(Work to be completed): Exactly reproduce the line that contains "Examining the items" and all lines after it in the entries below, through the very last line.

(The records):
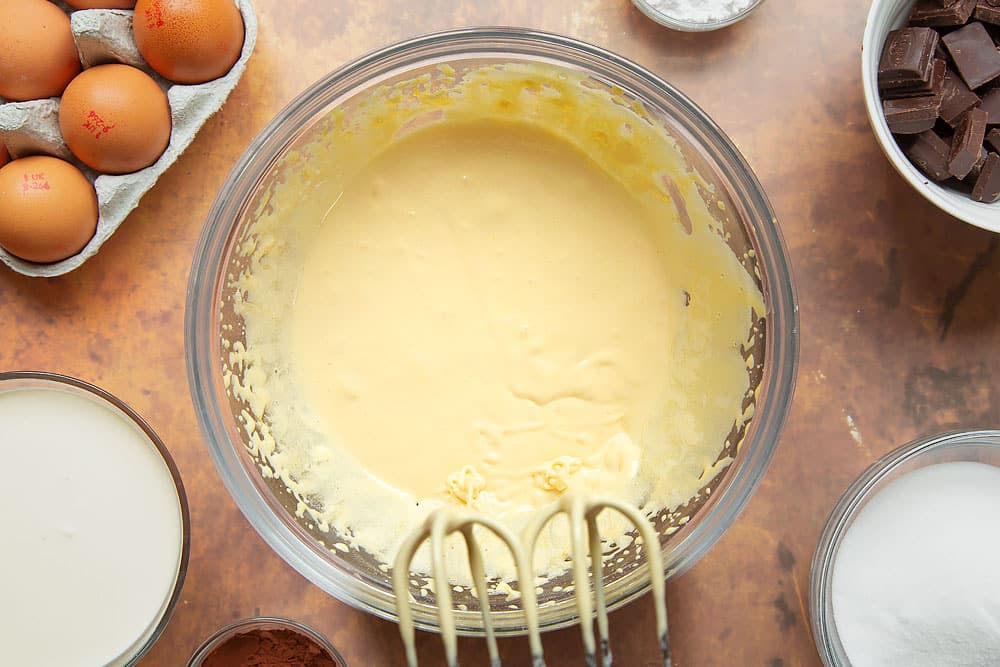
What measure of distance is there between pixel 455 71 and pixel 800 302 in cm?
59

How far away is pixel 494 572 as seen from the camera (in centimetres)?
119

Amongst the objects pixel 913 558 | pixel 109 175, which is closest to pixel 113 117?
pixel 109 175

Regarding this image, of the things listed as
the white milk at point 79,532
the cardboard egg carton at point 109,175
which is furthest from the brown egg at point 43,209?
the white milk at point 79,532

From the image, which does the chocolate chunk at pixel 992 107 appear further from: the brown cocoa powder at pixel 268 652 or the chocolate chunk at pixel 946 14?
the brown cocoa powder at pixel 268 652

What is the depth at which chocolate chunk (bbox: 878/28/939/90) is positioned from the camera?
1070mm

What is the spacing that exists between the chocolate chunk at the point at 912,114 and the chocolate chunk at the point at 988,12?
0.46 feet

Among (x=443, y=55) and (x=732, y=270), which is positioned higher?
(x=443, y=55)

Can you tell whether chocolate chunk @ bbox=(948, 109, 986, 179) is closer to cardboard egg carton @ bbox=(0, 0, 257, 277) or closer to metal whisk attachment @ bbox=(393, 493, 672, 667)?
metal whisk attachment @ bbox=(393, 493, 672, 667)

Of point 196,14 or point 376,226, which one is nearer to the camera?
point 196,14

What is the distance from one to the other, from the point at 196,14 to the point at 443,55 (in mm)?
325

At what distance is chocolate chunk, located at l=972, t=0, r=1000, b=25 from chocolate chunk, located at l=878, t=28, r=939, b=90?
73 mm

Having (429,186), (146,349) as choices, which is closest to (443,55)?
(429,186)

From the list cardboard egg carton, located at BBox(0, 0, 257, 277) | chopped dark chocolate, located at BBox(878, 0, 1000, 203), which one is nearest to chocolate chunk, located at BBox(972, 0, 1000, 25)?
chopped dark chocolate, located at BBox(878, 0, 1000, 203)

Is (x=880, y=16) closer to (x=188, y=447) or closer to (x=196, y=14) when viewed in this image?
(x=196, y=14)
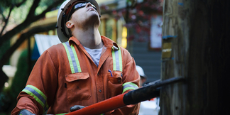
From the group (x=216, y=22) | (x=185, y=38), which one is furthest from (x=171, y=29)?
(x=216, y=22)

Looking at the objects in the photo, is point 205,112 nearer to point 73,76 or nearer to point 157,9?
point 73,76

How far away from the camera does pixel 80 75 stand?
244 cm

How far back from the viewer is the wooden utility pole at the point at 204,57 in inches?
53.4

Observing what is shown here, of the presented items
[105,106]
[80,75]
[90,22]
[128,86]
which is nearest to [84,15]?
[90,22]

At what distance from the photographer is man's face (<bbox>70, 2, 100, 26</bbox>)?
2771mm

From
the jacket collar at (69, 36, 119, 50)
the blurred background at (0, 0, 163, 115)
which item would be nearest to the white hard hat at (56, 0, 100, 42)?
the jacket collar at (69, 36, 119, 50)

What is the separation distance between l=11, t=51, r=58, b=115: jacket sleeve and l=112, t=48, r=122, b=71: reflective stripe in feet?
1.77

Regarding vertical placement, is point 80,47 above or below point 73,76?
above

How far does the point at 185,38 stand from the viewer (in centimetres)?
139

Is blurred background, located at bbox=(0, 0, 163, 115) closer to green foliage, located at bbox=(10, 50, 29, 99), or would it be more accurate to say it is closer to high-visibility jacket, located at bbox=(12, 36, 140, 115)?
green foliage, located at bbox=(10, 50, 29, 99)

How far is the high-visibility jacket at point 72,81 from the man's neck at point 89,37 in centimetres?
11

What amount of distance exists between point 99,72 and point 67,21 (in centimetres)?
77

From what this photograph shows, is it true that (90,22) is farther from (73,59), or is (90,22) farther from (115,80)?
(115,80)

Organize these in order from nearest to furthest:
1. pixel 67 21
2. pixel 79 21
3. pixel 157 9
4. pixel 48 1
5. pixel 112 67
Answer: pixel 112 67 < pixel 79 21 < pixel 67 21 < pixel 48 1 < pixel 157 9
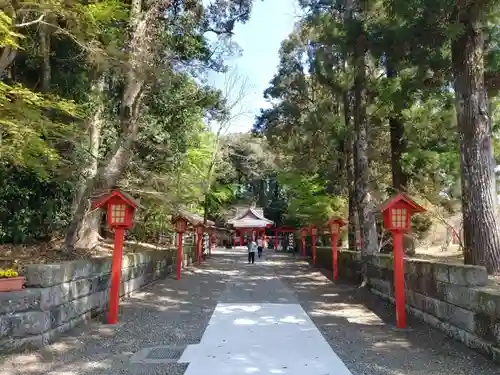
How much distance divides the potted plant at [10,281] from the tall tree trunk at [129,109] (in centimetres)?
408

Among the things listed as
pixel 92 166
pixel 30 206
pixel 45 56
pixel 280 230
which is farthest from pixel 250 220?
pixel 45 56

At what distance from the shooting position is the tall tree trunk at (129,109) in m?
10.0

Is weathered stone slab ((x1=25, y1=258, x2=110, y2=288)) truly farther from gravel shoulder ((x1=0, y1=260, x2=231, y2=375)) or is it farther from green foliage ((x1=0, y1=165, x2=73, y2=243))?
green foliage ((x1=0, y1=165, x2=73, y2=243))

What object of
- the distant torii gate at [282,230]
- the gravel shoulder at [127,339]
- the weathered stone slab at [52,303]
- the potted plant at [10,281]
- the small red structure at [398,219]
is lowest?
the gravel shoulder at [127,339]

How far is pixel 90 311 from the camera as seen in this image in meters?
7.23

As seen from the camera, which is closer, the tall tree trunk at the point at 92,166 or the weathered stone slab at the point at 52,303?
the weathered stone slab at the point at 52,303

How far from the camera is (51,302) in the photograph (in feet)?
18.8

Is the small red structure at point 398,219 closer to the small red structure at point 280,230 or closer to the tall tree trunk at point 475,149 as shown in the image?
the tall tree trunk at point 475,149

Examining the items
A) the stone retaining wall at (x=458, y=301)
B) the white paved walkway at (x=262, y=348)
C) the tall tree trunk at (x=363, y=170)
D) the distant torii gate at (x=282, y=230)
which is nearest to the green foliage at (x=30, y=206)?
the white paved walkway at (x=262, y=348)

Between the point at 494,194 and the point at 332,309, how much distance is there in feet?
11.3

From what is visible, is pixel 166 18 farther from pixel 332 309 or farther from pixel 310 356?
pixel 310 356

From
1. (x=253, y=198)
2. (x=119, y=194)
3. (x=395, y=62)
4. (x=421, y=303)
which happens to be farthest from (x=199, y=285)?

(Result for this task):
Examining the items
A) the stone retaining wall at (x=458, y=301)
B) the white paved walkway at (x=262, y=348)
C) the tall tree trunk at (x=363, y=170)
D) the distant torii gate at (x=282, y=230)
which is nearest to the green foliage at (x=30, y=206)?
the white paved walkway at (x=262, y=348)

Between the point at 494,194 and the point at 332,309, how much distance is there in feet?
11.3

From what is visible, is pixel 166 18 farther from pixel 332 309 or farther from pixel 310 356?
pixel 310 356

From
1. (x=253, y=198)
2. (x=119, y=194)
3. (x=395, y=62)
4. (x=421, y=303)
which happens to be farthest from (x=199, y=285)?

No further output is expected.